Q&A from the EDW 2021 Presentation: “Data Cataloging with Knowledge Graphs” – part2
TopQuadrant participated in the recent Enterprise Data World conference with our CEO, Irene Polikoff, giving a presentation on “Data Cataloging with Knowledge Graphs“. This is part 2 of the blog series that explores interesting questions we received following the talk.
If you attended the conference, but missed the talk, recordings are available at the conference site. If you did not have a chance to attend, we invite you to listen to our recent webinar on the same topic. The webinar was not identical to the talk. However, it covered some of the similar content.
Questions below start with the number 6 because we already covered 5 questions in the part 1 of the series available here. We hope you will find these questions and answers interesting. We would like to hear your thoughts on these questions and our answers – as well as any additional questions you may have on this topic. Write to us, we always appreciate your input!
6. Can you use a knowledge graph to disseminate knowledge to different platforms like Confluence, Alation, Sharepoint, etc.? So that users have different ways to access the information that fits their needs.
Yes, absolutely.
Information in TopBraid EDG is readily available through APIs. It can be accessed from other tools in real time. Triggers and listeners can be set up to listen and alert or act on any changes. Information can also be exported and then imported into another tool.

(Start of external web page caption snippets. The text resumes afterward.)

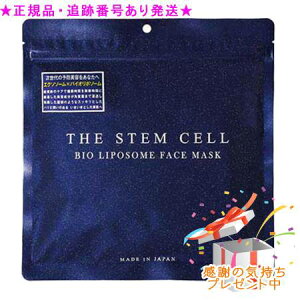 THE STEM CELL �U �X�e���Z�� �o�C�I���|�\�[�� �t�F�C�X�}�X�N 30���� �v���[���g�t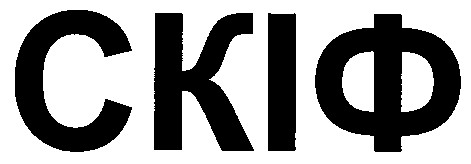 скіф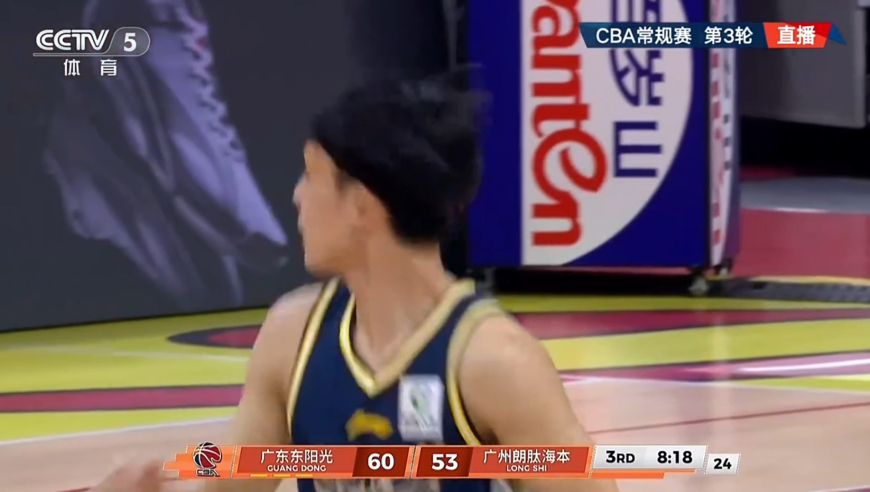 配合太好！徐杰底线发球随后又立刻要回底角三分直接命中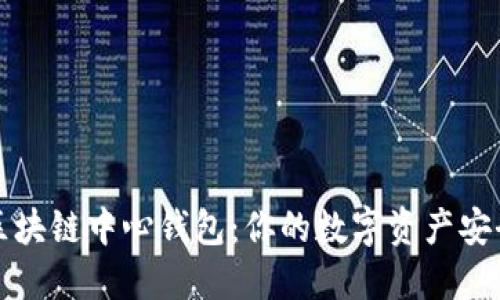 揭秘区块链中心钱包：你的数字资产安全之钥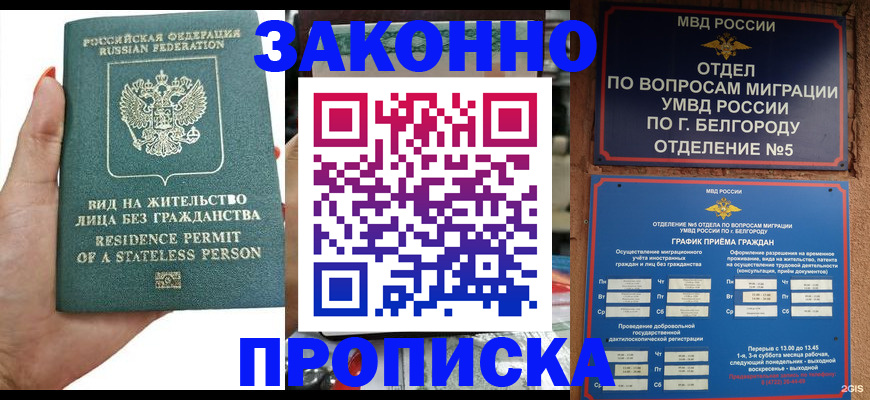 прописка для кредита в Ступино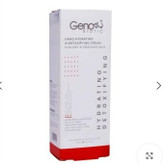 کرم رطوبت رسان ژنو ودتوکسیفای کننده دست پوستهای خشک خیلی خشک وآتوپیک ژنوبایوتیک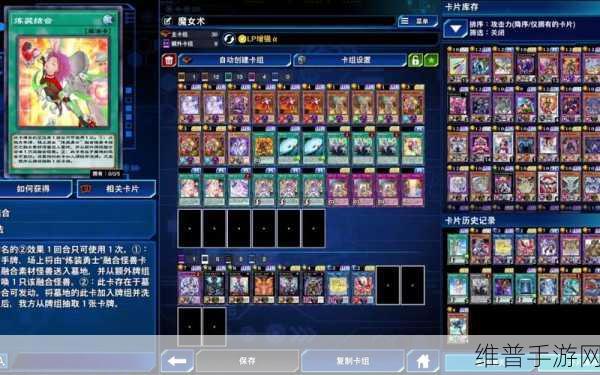 游戏王决斗链接国际服，最新卡组强度排行榜全解析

7. Would a “business object” be part of the controlled vocabulary?
Answer to this question depends on its context. For example “business object” may be a term that is commonly used. If so, then it would be contained in a business glossary of terms. A good example of what may be managed as controlled vocabularies is enumeration of types of databases you use e.g., Oracle, MySQL, Sybase, etc. When a database is cataloged, the database type is included in the metadata describing it. The value for it would come from a controlled vocabulary.

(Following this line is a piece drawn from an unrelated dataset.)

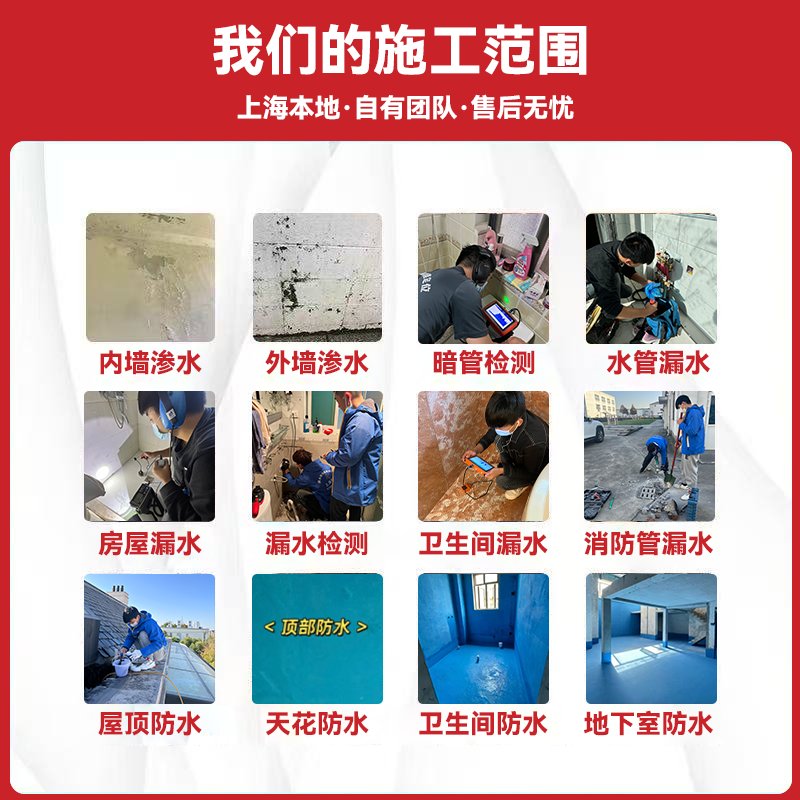 上海水管漏水检测神器，精准定位暗管漏水，维修师傅上门服务！️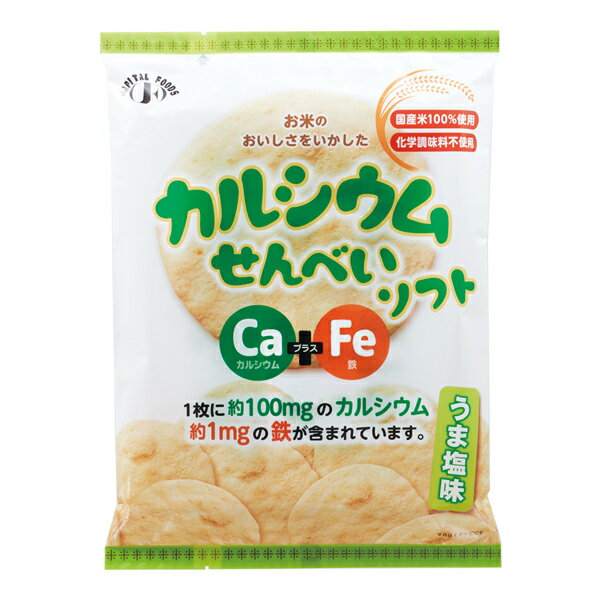 カルシウムせんべいソフトタイプ うま塩味 7g×12枚 腎臓病食/低たんぱく食品/たんぱく調整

For convenience, TopBraid EDG includes a set of pre-built (and fully modifiable) controlled vocabularies for describing data sources to be captured in the catalog.
8. Isn’t data modeling part of the steps for creating a data catalog? Or this is also done automatically?
In the presentation, we described the following common steps for creating a data catalog:
- Identify the initial Data Sources to be Inventoried
- Decide What Metadata is Important
- Establish Controlled Vocabularies for Metadata Items
- Decide on the Cataloging processes, including:
- Automating capture of Technical Metadata
- Defining roles, responsibilities and processes for enriching the catalog with business and operational metadata
5. Test with users, iterate and extend
Deciding on what metadata is important to capture (step 2) will typically include some data modeling activities.
As described in the part 1 of this blog series, TopBraid EDG comes with pre-built models. They provide a convenient and comprehensive base for a data cataloging initiative. Pre-built importers populate these models from the information gathered from the cataloged sources.
Having said this, every organization is different and most will want to customize the models to some extent. Establishing controlled vocabularies can also be considered to be a part of data modeling activity for a catalog.
9. It sounds like the controlled vocabulary ties into Reference Data Mgmt. Is it correct?
To some extent, yes. Reference Data Management deals with a subtype of controlled vocabularies.
Controlled vocabulary is a broad term. Reference data is a set of codes. For example, country codes, currency codes, product codes. Thus, each item in a reference dataset must have a locally (within the dataset) unique code. This code is typically a short string. For example, a two character code for United States is US. The code may also be numeric or contain a combination of numbers and letters. The important part is that it is unique within a reference dataset. A term in a controlled vocabulary, on the other hand, may not necessarily have such unique code.
Management of enterprise reference data is done to ensure consistency and quality of operational data that uses reference data and to facilitate integration of the operational data. Different operational data sources may use different sets of codes. In this case, it is important to create and maintain crosswalks. It is also important that codes don’t get deleted. If they should no longer be used, they get retired. If they were replaced or merged, this gets captured. This is because reference data is used to categorize other, operational data e.g., people born in the US or packages shipped to the US. If the code is deleted, operational data looses information.
Check our our Reference Data Management page for additional information on management of reference data.
In the context of a data catalog, controlled vocabularies are about aggregating and presenting unified information about diverse data sources. As opposed to integrating data from data sources. There will be some overlap with the reference data used within a data source, by the operational data. For example, when describing geographical scope of a cataloged dataset, you may use country codes just as you use in the address data or shipping data.
TopBraid EDG can support your reference data management and data cataloging needs in a single, extensible and open environment.